» **Written problem 1**: In the greenheads forum thread, how many decoys did the original poster say he had out?
» **Written problem 2**: Reproduce word for word the stretch of the greenheads forum thread from "## FLOYD (Oct" through "(Sep 30, 2003)".
» **Written problem 3**: Which posters in the greenheads forum thread have a date in 2006 shown beside their name?

» **Source excerpt**:
--- begin ---

# A few Greenheads



## ripping the teal (Sep 22, 2005)

This is our ND swat. 8 guys, 40 greenheads. Didn't take us long to complete the task. They were jumping in the bag.


----------



## brobones (Mar 10, 2004)

Nicely done, love the colour green and those yellow bills


----------



## barebackjack (Sep 5, 2006)

Awesome work, I looked and looked but could not see a hen head in there. :beer: :beer:


----------



## apeterson (Aug 3, 2005)

very nice!!!! bet you will be telling stories from that days hunt for a long time... I would!!!


----------



## ripping the teal (Sep 22, 2005)

That's definatley one hunt I will never forget. These birds were roosting right next to the field. I only had about 15 decoys and a Mojo out. They just fell into the spread. Definatley were not leary birds.


----------



## Chad32 (Jan 3, 2006)

Great hunt! 8)


----------



## USSapper (Sep 26, 2005)

Congrats, those are the hunts you'll never forget


----------



## mightiesthunter (Oct 24, 2002)

nice teal ripper, nice...

when did you get them? I noticed the posting date, but did it happen recently or a while ago?


----------



## cupped and committed 07 (Nov 8, 2006)

wow! IM JEALOUS HAHAHA THATS AWESOME THOUGH! good job man...but congrats on all those green heads! great pic!


----------



## maanjus11 (Nov 17, 2006)

well done! thats something that you don't see every day. :sniper:


----------



## FLOYD (Oct 3, 2003)

I applaud you for your patience and discipline. Nicely done. Wish more people did the same. Glad you had fun.


----------



## Acemallard (Sep 30, 2003)

I may be mistaking but it looks to me that there is a few hens back behind the greenheads in the box. Even if still a great shoot. Nice job

HCW


----------



## taddy1340 (Dec 10, 2004)

Acemallard said:


> I may be mistaking but it looks to me that there is a few hens back behind the greenheads in the box. Even if still a great shoot. Nice job
> 
> HCW


I noticed the same thing. He claims 40 greenies for eight guys which would be the limit. There looks to be some hens in the background and I don't count 40 greenies so probably still w/in limits.

No shame if you shot hens, just be honest.

I'm glad to hear you enjoyed your hunt!

Mike


----------



## Northshorebull (Oct 11, 2006)

Taddy and Ace it must be nice to be so perfect. Give the guy his credit obviously if he said 34 Greenies and 6 hens you perfect shooters would have ripped him regardless. The point is they diligently went about shooting Drakes. Nice Job and Congats!!! :beer:


----------



## taddy1340 (Dec 10, 2004)

Northshorebull said:


> Taddy and Ace it must be nice to be so perfect. Give the guy his credit obviously if he said 34 Greenies and 6 hens you perfect shooters would have ripped him regardless. The point is they diligently went about shooting Drakes. Nice Job and Congats!!! :beer:


Far from perfect here...I just wouldn't say 40 greenies for 8 guys which is a limit it in itself to have a few hens in the same pic. If I take the pic at face value and what he said, they shot 40 greenies and with a few hens in the pic which is over the limit. I highly doubt that's the case, but there's no reason to state anything other than the truth...

--- end ---

» **Dataset rows**:
--- begin ---

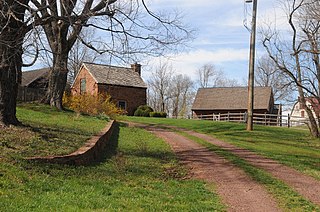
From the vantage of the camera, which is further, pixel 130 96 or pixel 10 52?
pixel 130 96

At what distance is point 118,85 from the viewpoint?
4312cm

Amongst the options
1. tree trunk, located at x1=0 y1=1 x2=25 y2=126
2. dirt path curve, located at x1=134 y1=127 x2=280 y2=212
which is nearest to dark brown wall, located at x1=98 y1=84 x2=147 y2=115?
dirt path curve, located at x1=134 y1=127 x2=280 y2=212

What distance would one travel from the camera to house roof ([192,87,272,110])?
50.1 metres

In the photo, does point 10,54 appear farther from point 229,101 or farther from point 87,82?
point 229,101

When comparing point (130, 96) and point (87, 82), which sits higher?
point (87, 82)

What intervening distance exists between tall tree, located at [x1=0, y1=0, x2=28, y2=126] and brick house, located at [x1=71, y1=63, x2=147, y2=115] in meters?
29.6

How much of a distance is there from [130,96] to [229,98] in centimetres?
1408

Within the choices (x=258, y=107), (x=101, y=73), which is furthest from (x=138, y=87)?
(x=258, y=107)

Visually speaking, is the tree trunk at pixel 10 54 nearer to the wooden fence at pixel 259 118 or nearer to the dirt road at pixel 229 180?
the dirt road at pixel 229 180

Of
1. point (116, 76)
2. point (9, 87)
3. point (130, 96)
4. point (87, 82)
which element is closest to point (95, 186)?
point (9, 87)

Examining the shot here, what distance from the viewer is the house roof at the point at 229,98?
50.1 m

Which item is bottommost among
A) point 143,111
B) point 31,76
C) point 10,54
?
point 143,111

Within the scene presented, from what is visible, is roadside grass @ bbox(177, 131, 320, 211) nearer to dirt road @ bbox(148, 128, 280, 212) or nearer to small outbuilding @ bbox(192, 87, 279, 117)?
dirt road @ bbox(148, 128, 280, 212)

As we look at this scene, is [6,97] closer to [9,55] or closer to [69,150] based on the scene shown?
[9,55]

--- end ---

» **Full answer 1**: About 15 decoys and a Mojo.

» **Full answer 2**:
## FLOYD (Oct 3, 2003)

I applaud you for your patience and discipline. Nicely done. Wish more people did the same. Glad you had fun.


----------



## Acemallard (Sep 30, 2003)

» **Full answer 3**: barebackjack, Chad32, cupped and committed 07, maanjus11, Northshorebull